Download or read book A Farewell to Mars written by Brian Zahnd and published by David C Cook. This book was released on 2014-06-01 with total page 149 pages. Available in PDF, EPUB and Kindle. Book excerpt: We know Jesus the Savior, but have we met Jesus, Prince of Peace? When did we accept vengeance as an acceptable part of the Christian life? How did violence and power seep into our understanding of faith and grace? For those troubled by this trend toward the sword, perhaps there is a better way. What if the message of Jesus differs radically differs from the drumbeats of war we hear all around us? Using his own journey from war crier to peacemaker and his in-depth study of peace in the scriptures, author and pastor Brian Zahnd reintroduces us to the gospel of Peace.

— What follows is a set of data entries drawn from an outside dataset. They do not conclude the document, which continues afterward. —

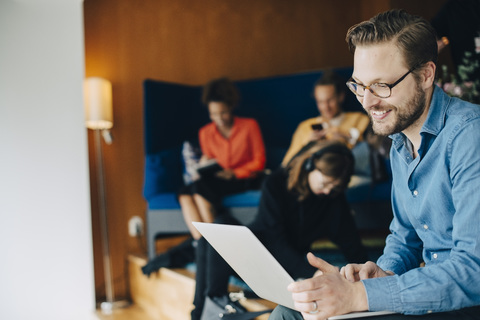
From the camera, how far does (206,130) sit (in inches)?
124

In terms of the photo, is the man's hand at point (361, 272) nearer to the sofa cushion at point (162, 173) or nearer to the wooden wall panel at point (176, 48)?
the sofa cushion at point (162, 173)

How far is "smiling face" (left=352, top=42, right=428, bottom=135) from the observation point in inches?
37.9

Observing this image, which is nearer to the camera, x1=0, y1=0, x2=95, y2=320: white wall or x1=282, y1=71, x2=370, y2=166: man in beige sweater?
x1=0, y1=0, x2=95, y2=320: white wall

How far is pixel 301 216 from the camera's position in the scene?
2131 millimetres

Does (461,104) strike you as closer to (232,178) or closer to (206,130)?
(232,178)

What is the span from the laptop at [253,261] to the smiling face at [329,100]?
6.19 ft

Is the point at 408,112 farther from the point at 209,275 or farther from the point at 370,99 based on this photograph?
the point at 209,275

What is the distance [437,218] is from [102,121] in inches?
104

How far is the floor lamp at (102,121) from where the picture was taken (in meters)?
3.09

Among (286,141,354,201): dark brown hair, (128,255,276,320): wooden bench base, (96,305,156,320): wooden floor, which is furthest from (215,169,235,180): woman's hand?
(96,305,156,320): wooden floor

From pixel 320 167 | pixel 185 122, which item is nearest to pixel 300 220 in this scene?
pixel 320 167

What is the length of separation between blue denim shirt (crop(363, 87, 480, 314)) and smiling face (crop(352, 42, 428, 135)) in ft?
0.12

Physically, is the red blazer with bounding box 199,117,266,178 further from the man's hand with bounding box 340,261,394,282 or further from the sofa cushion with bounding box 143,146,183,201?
the man's hand with bounding box 340,261,394,282

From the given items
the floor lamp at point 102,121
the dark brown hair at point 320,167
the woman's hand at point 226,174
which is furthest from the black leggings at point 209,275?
the floor lamp at point 102,121
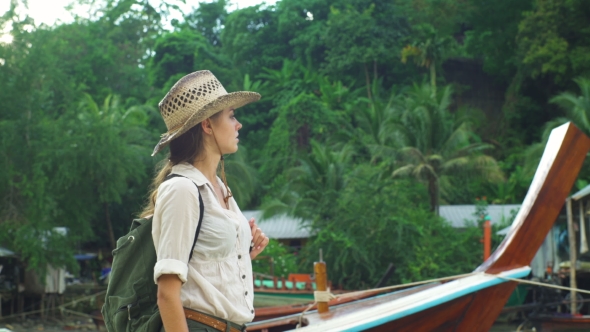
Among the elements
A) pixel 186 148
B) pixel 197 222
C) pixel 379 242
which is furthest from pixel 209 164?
pixel 379 242

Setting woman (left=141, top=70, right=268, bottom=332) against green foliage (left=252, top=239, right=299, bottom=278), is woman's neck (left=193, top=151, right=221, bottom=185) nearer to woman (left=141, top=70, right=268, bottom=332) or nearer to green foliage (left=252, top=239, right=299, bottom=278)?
woman (left=141, top=70, right=268, bottom=332)

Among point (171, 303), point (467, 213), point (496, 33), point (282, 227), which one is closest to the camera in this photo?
point (171, 303)

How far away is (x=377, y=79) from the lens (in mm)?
32531

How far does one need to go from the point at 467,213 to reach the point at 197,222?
21378mm

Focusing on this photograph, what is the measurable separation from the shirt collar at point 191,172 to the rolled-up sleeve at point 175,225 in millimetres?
62

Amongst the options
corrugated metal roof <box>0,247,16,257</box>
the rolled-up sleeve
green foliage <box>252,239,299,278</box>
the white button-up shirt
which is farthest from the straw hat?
corrugated metal roof <box>0,247,16,257</box>

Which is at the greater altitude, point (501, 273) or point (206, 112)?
point (206, 112)

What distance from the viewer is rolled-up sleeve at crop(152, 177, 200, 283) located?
1.87 m

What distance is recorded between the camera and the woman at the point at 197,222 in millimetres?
1884

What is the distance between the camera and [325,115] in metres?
28.3

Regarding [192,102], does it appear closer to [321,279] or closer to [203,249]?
[203,249]

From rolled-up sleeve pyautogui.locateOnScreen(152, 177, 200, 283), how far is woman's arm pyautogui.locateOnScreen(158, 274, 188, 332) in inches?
0.7

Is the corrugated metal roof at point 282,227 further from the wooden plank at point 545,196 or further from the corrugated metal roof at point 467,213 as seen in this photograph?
the wooden plank at point 545,196

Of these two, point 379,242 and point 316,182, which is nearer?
point 379,242
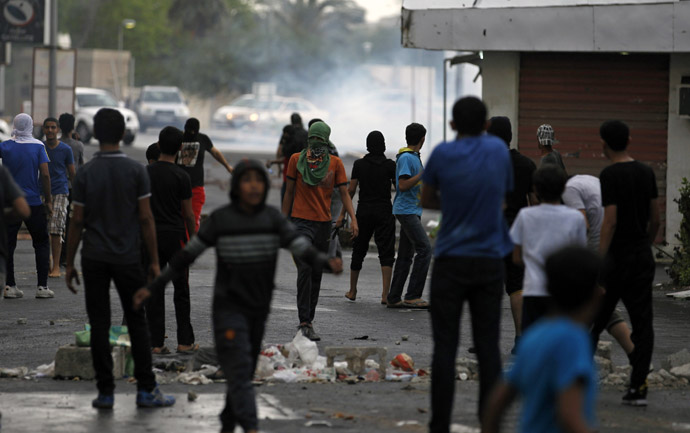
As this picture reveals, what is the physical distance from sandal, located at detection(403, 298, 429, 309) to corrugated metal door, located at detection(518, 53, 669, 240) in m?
5.44

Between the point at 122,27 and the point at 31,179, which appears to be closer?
the point at 31,179

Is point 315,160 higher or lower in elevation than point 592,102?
lower

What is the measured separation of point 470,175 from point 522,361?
2195 millimetres

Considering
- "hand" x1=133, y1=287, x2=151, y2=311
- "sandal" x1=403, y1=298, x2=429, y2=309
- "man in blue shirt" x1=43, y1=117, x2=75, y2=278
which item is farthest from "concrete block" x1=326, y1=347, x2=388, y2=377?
"man in blue shirt" x1=43, y1=117, x2=75, y2=278

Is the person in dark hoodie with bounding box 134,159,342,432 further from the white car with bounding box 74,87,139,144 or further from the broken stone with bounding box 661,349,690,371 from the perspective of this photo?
the white car with bounding box 74,87,139,144

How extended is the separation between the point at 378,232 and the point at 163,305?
11.5 ft

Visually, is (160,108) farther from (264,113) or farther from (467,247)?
(467,247)

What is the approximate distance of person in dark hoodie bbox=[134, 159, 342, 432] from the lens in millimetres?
5965

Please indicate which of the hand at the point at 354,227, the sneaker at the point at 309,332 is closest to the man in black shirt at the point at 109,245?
the sneaker at the point at 309,332

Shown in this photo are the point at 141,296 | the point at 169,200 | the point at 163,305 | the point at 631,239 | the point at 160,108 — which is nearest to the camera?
the point at 141,296

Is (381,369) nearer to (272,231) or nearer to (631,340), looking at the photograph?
(631,340)

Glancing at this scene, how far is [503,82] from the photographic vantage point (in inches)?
667

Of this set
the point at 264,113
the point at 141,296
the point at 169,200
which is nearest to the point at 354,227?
the point at 169,200

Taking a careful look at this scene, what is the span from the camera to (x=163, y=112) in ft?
166
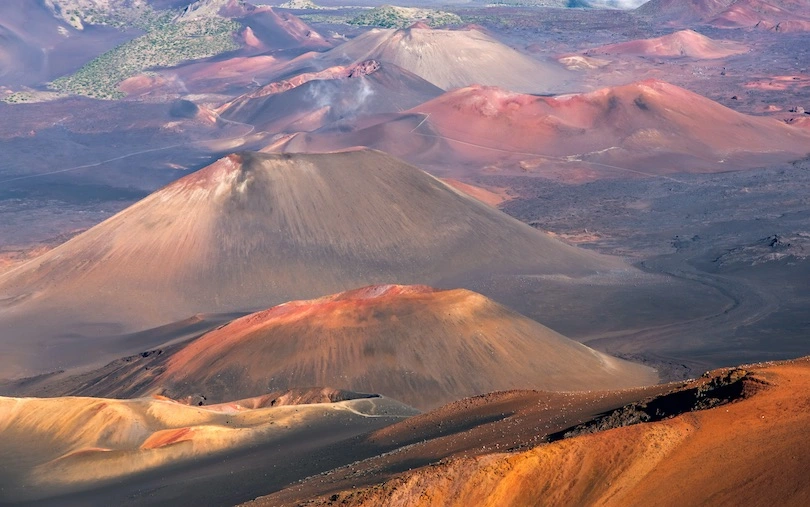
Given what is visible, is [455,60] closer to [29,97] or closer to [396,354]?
[29,97]

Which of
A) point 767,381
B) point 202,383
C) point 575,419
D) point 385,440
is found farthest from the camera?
point 202,383

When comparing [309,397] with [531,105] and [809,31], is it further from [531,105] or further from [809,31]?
[809,31]

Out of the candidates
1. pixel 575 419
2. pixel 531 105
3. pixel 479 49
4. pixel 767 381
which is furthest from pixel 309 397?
pixel 479 49

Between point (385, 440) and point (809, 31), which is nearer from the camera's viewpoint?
point (385, 440)

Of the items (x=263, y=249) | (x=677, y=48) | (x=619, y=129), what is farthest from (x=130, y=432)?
(x=677, y=48)

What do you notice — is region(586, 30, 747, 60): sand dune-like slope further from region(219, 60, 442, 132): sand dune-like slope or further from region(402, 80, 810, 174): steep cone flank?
region(402, 80, 810, 174): steep cone flank

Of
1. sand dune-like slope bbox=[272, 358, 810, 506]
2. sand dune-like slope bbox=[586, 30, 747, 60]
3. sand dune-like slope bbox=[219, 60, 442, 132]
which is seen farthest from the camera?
sand dune-like slope bbox=[586, 30, 747, 60]

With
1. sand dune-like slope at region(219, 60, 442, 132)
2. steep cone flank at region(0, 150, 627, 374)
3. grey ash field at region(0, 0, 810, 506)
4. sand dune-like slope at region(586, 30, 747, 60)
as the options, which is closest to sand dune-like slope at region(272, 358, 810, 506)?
grey ash field at region(0, 0, 810, 506)
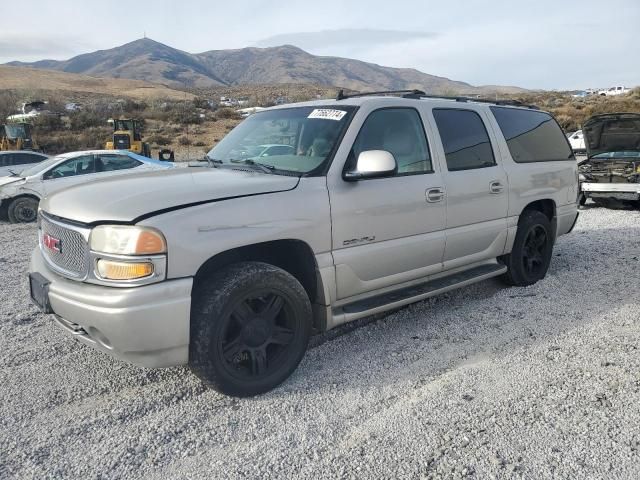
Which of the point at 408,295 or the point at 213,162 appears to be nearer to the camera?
the point at 408,295

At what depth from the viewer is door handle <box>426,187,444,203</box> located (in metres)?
4.04

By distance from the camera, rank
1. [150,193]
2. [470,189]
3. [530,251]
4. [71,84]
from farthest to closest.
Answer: [71,84] < [530,251] < [470,189] < [150,193]

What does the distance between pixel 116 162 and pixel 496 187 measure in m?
8.76

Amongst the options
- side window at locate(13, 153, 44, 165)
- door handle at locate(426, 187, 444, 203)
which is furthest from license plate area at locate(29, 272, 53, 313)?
Answer: side window at locate(13, 153, 44, 165)

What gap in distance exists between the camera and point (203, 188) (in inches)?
123

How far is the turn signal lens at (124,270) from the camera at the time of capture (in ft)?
9.09

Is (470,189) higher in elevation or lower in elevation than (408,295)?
higher

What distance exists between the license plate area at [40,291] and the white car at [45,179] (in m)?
6.85

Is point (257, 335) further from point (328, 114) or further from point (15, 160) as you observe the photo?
point (15, 160)

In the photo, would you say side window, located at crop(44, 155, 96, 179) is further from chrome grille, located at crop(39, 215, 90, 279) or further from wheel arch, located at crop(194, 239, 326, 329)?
wheel arch, located at crop(194, 239, 326, 329)

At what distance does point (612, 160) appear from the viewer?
34.2 feet

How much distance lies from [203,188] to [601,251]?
584 centimetres

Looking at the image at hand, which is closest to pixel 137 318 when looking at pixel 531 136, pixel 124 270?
pixel 124 270

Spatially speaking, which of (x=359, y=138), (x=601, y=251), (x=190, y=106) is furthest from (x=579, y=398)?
(x=190, y=106)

Download or read book Saving My Assassin written by Virginia Prodan and published by Tyndale House Publishers, Inc.. This book was released on 2016 with total page 331 pages. Available in PDF, EPUB and Kindle. Book excerpt: "I should be dead. Buried in an unmarked grave in Romania. Obviously, I am not. God had other plans." At just under five feet tall, Virginia Prodan was no match for the towering 6' 10" gun-wielding assassin the Romanian government sent to her office to take her life. It was not the first time her life had been threatened--nor would it be the last. As a young attorney under Nicolae Ceausescu's brutal communist regime, Virginia had spent her entire life searching for the truth. When she finally found it in the pages of the most forbidden book in all of Romania, Virginia accepted the divine call to defend fellow followers of Christ against unjust persecution in an otherwise ungodly land. For this act of treason, she was kidnapped, beaten, tortured, placed under house arrest, and came within seconds of being executed under the orders of Ceausescu himself. How Virginia not only managed to elude her enemies time and again, but how she also helped expose the appalling secret that would ultimately lead to the demise of Ceausescu's evil empire is one of the most extraordinary stories ever told. A must-read for all generations, Saving My Assassin is the unforgettable account of one woman's search for truth, her defiance in the face of evil, and a surprise encounter that proves without a shadow of a doubt that nothing is impossible with God.